Compression socks are recommended for people who spend prolonged periods of time sitting or standing, which causes blood to pool in the legs. They also assist in post-exercise recovery and in treating mild to severe venous issues. Compression socks are commonly available in knee high and thigh high lengths. Refer to our full guide on compression socks for details.  

Most Common Sock Faux Pas

Now that we’ve gone through types of socks and the lengths they come in, let’s get to the style part. It can be difficult to keep track of shifting fashion standards. Trends come and go, but you know what stays? Socks. Thankfully, sock faux pas are pretty set in stone, so this will be easy to remember. 

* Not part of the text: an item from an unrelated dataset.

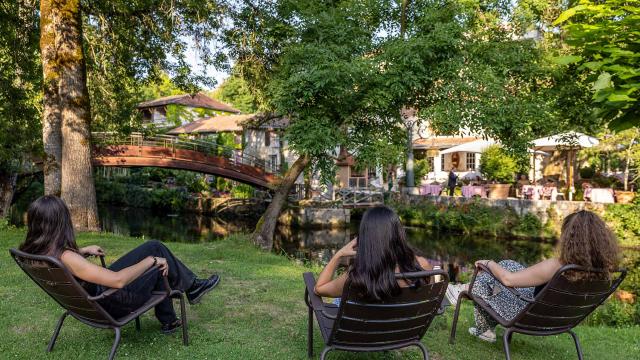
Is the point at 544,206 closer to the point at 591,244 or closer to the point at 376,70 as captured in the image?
the point at 376,70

  1. Socks with sandals: You’ve probably seen this one a lot. Maybe out on grocery runs, on campus or maybe you're the one sporting this deplorable duo. Sandals are meant to be worn with bare feet and without any types of socks.
  2. Rolling or folding: For the people out there who roll and fold their socks down while wearing them, please stop. The best solution to this problem is to just keep them pulled up. It’s the way they were intended to be worn, so keep them that way.
  3. Socks with shorts: Keep your shorts short and your socks even shorter when pairing the two together. A large and visible sock line is not a good look, so choose no show socks or ankle socks if you need to.
  4. Wearing *any* types of socks with dress shoes: Dress socks and dress shoes belong together. End of story.

Treat your socks like the accessory that they are. Just like you would with a nice belt or jewelry, use them to complete your outfit. Now that you know all the types of socks, choose the right pairs to make the most of your day.